GIVEN PASSAGE:
For some special weights w, Bényi and Oh [2] showed that ${\mathfrak{M}}_{p,q,r}^{\mathbf{w}}$ has invariant scalings ${\Vert f(\lambda \cdot )\Vert }_{{\mathfrak{M}}_{p,q,r}^{\mathbf{w}}}\sim {\lambda }^a{\Vert f\Vert }_{{\mathfrak{M}}_{p,q,r}^{\mathbf{w}}}$ for all $f\in {\mathfrak{M}}_{p,q,r}^{\mathbf{w}}$, where $a\in \mathbb{R}$ is independent of $f\in {\mathfrak{M}}_{p,q,r}^{\mathbf{w}}$. However, ${\mathfrak{M}}_{p,q,r}^{\mathbf{w}}$ cannot cover Feichtinger spaces $M_{p,q}^s$, which can be regarded as a modified version of Feichtinger spaces with invariant scalings.

Since ${\mathfrak{M}}_{p,q,r}^{\mathbf{w}}$ contains two indices $q,r$ to control the growth of the regularity arising from translations and scalings in frequency spaces, the regularity of ${\mathfrak{M}}_{p,q,r}^{\mathbf{w}}$ depends on both translation index k and scaling index $2^j$. It follows that k and j are not completely independent of each other, which leads to that the dual space of ${\mathfrak{M}}_{p,q,r}^{\mathbf{w}}$ is not ${\mathfrak{M}}_{p^{\prime },q^{\prime },r^{\prime }}^{1/\mathbf{w}}$ (see Section 4).

RAW DATA:
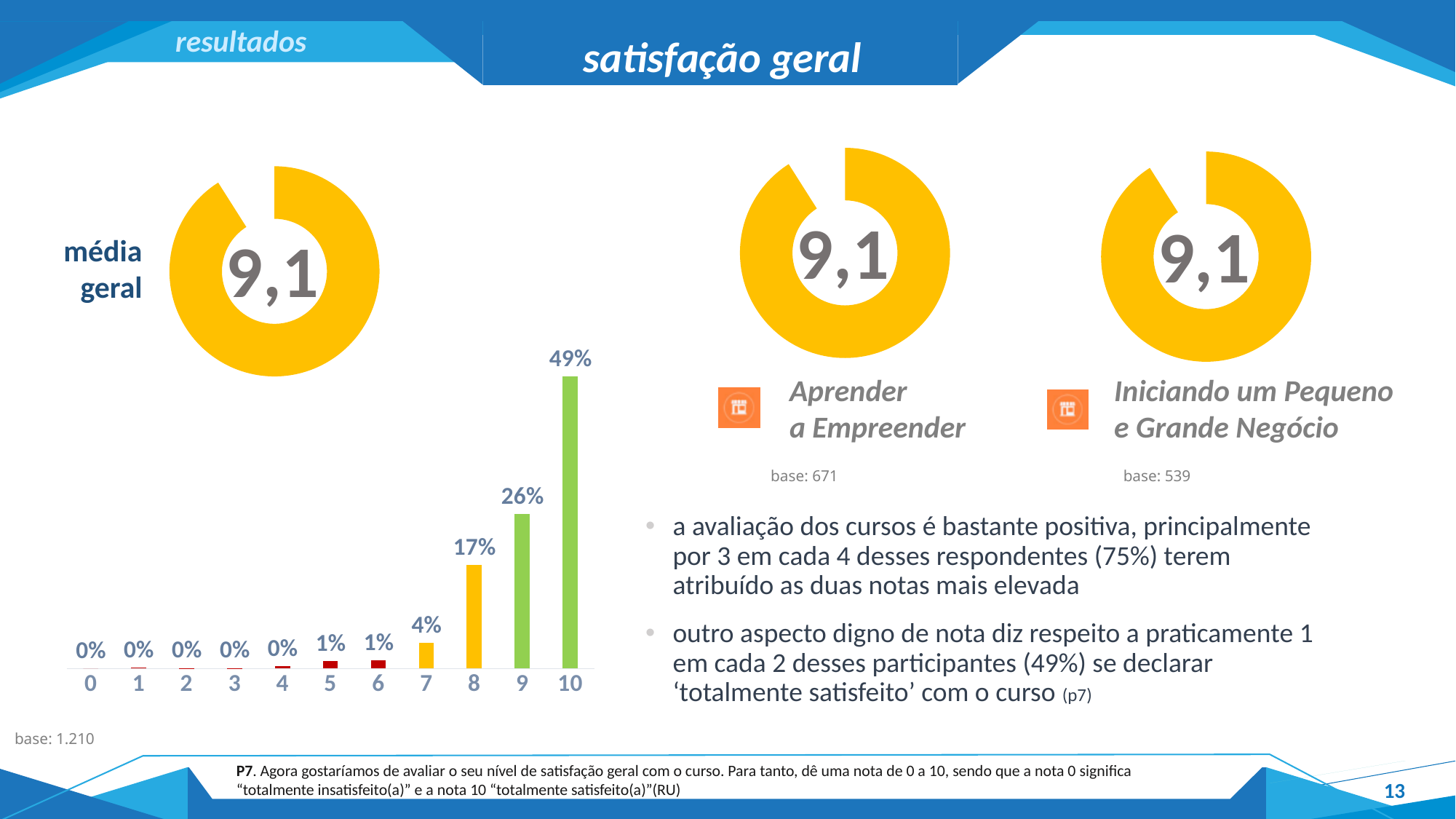
What is the 'média geral' value shown in the large donut chart on the left? 9,1 In the bar chart at the bottom left, what percentage of respondents gave a score of 7? 4% In the bar chart at the bottom left, what percentage of respondents gave a score of 8? 17% What average score is shown in the donut chart for 'Aprender a Empreender'? 9,1 In the bar chart at the bottom left, how many score categories are shown on the x axis? 11 In the bar chart at the bottom left, what is the combined percentage for scores 9 and 10? 75% In the bar chart at the bottom left, what is the difference in percentage points between the scores 10 and 9? 23 In the bar chart at the bottom left, which score has the highest percentage of respondents? 10 In the bar chart at the bottom left, which has a larger percentage: score 8 or score 9? 9 In the bar chart at the bottom left, do the percentages rise or fall as the score increases from 7 to 10? rise In the bar chart at the bottom left, what percentage of respondents gave a score of 10? 49% What type of chart is used at the bottom left to show the distribution of scores? bar chart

CHECK YOUR UNDERSTANDING:
A – Using the function-space passage, explain why the dual space of the weighted space with indices p, q, r is not the corresponding space with the dual indices p′, q′, r′ and the weight 1/w.
B – In the function-space passage, which authors showed that the weighted space has invariant scalings for some special weights?
C – Go on with the function-space passage, starting after its final sentence.

RESULTS OF THE EXERCISE:
A – The space has two indices, q and r, that control the growth of regularity arising from translations and scalings in frequency spaces. Its regularity therefore depends on both the translation index k and the scaling index 2^j. As a result, k and j are not completely independent of each other, and this prevents the dual space from being the space with the dual indices and the weight 1/w.

B – Bényi and Oh.

C –
A natural relation between the scaling of frequency-uniform partition and the dilations of Feichtinger spaces is the following dilation identity

$${\Vert f\Vert }_{M_{p,q}^{[j]}}={\lambda }^{d/p}{\Vert f(\lambda \cdot )\Vert }_{M_{p,q}^0},\lambda =2^{-j}.$$

By resorting to this identity and the scaling properties of Feichtinger spaces, we will consider the scaling limit spaces of $M_{p,q}^0$, which contain both Feichtinger's and Bényi and Oh's modulation spaces. Also, we will characterize the dual spaces of ${\mathfrak{M}}_{p,q,r}^{\mathbf{w}}$, by a class of new function spaces which are rougher than ${\mathfrak{M}}_{p^{\prime },q^{\prime },r^{\prime }}^{1/\mathbf{w}}$. Moreover, we will study nonlinear Schrödinger equation (NLS) in those scaling limit spaces of $M_{p,q}^0$ and obtain some local and (small data) global well-posedness results, which generalize the results of [3] and [23] and certain $L^p$ or $H^s$ super-critical initial data are involved in our results.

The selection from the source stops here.